Most people think of eminent domain as government taking ownership of private land for a public project. That apparently will not happen here. The city has already gotten access to the land it needs from several farmers.
Those landowners aren't talking.
But eminent domain can be used to seize something other than land.
In this case, Goblirsch said the government can also use it to acquire wind rights -- the right to use the wind on hundreds of acres owned by Goblirsch and other farmers.
"If outsiders tell you that's it's a money issue, it's not a money issue," Goblirsch said. "It's who's got the power over us, and the people with eminent domain got the power."
Before New Ulm can build turbines, the city is required to obtain the wind rights on nearby farmland. The farmers would still own the land, but would lose some control. For example, they couldn't build their own wind turbines if they wanted to.
"The issue of controlling wind rights is the stumbling block," said Hugh Nierengarten, a New Ulm City Attorney.

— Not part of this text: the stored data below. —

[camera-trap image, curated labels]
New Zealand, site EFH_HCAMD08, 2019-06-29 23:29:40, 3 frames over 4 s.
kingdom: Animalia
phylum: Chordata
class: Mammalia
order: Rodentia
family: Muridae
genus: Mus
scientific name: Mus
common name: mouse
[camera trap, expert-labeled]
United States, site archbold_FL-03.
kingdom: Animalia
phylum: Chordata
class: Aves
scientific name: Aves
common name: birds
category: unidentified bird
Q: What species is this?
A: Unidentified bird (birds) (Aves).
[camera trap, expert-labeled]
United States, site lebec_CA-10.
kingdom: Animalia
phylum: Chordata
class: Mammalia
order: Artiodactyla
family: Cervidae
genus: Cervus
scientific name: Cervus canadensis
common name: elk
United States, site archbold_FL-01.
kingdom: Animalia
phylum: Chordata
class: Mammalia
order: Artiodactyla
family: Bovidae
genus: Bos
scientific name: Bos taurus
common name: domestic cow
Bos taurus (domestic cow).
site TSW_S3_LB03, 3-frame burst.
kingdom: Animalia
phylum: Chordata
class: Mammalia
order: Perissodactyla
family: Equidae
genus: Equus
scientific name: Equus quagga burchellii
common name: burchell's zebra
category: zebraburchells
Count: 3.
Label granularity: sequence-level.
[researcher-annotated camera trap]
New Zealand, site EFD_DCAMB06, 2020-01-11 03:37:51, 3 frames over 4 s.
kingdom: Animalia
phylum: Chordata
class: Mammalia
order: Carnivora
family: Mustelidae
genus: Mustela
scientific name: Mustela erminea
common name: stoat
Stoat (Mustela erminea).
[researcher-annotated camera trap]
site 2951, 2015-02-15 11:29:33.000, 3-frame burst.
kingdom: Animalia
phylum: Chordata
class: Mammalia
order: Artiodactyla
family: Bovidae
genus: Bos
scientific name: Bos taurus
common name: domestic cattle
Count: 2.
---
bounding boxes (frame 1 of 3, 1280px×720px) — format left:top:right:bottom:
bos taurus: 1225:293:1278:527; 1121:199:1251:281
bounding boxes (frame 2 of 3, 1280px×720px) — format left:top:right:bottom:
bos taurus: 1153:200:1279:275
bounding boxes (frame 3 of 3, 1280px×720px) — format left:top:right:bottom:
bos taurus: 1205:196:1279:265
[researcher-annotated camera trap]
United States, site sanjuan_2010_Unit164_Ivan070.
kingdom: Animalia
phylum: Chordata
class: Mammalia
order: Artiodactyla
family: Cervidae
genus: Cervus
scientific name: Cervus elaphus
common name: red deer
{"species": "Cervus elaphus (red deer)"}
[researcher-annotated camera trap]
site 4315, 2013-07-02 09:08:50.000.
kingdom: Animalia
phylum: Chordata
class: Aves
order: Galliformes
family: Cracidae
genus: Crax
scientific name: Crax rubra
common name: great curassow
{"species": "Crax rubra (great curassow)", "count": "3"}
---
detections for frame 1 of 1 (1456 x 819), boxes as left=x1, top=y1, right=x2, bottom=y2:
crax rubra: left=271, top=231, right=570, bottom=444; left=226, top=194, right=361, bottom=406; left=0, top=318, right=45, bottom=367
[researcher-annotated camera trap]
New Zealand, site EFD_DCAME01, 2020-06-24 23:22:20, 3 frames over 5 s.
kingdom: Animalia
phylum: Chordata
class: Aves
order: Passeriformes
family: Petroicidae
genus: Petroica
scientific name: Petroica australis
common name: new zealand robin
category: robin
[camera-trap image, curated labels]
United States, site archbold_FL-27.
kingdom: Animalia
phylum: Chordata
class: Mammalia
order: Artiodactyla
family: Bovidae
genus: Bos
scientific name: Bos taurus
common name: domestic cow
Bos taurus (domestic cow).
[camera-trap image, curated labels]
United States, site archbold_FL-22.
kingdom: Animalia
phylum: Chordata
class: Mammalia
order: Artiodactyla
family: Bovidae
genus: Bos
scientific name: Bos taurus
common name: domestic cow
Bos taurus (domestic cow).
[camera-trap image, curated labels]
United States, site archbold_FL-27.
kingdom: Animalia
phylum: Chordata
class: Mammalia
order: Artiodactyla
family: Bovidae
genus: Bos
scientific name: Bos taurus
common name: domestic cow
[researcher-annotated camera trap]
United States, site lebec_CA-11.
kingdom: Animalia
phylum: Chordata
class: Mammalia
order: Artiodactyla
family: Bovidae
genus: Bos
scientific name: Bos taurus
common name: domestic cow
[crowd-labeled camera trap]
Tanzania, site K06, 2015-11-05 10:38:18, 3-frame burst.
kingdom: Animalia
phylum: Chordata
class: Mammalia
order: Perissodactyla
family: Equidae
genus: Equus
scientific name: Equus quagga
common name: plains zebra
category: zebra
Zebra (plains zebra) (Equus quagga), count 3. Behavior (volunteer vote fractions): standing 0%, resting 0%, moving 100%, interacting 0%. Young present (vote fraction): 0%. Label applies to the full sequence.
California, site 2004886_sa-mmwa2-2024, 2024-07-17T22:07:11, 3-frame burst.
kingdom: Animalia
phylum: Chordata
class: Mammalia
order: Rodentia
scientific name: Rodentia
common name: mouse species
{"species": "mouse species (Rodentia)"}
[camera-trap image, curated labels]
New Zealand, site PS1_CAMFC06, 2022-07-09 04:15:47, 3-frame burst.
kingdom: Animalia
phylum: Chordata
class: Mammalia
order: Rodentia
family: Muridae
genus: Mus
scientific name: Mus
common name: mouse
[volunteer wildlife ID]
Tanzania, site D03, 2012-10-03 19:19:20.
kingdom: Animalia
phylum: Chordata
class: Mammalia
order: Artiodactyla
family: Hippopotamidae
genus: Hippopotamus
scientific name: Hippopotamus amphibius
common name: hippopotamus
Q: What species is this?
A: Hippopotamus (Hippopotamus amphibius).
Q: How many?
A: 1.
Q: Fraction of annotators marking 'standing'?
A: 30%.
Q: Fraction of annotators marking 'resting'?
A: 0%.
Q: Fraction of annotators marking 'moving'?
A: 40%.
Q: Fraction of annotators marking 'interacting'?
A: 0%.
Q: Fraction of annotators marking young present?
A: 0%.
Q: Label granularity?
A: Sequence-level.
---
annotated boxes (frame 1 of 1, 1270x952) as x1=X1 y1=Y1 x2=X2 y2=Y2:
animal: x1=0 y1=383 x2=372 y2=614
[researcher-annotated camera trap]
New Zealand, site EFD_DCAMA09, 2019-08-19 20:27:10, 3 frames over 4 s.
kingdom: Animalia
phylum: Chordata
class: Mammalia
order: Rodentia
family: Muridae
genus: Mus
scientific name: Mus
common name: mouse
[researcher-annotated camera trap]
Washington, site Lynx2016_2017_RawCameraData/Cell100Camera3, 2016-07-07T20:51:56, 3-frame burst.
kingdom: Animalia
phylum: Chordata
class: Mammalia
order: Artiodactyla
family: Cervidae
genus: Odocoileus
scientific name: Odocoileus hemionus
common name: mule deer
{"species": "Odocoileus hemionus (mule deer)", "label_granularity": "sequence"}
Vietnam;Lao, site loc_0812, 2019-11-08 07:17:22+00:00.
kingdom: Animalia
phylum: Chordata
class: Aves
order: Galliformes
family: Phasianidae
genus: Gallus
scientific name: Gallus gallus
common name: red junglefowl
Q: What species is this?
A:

He said the city needs to lock in a source of power, and developing wind energy is the right way to do it.
"How do we undertake the acquisition of the necessary wind rights in order to build and operate the five wind turbines that we propose for Nicollet County," he said.
Nierengarten said the state requires wind farms to obtain the right to winds a certain distance from each turbine. That's to insure the machines are spaced far enough apart to have sufficient wind to operate efficiently. He said, even though the city is offering twice what he calls the going rate for wind rights, landowners have been reluctant to sign.
"We've already got approximately 55 percent of the area we need under control via leases with affected landowners that we negotiated over a year ago," Nierengarten said. "And there remain about 235 acres of wind rights that we have not yet secured control of."
Nierengarten said the city may use eminent domain to get those rights, although he calls it a last resort. That threat really irks landowners like Clete Goblirsch. He said it's a case of government trampling on individual rights.
"Taking your freedom of deciding what you want to do with your land," he said.
The entire wind industry may have a stake in this dispute about a relatively small wind project. A report from the state Energy Security Office predicts the use of eminent domain could have "severe adverse consequences" on other wind projects.
The report says the public may be less willing to even consider wind projects knowing they could lead to forcible loss of land or wind rights.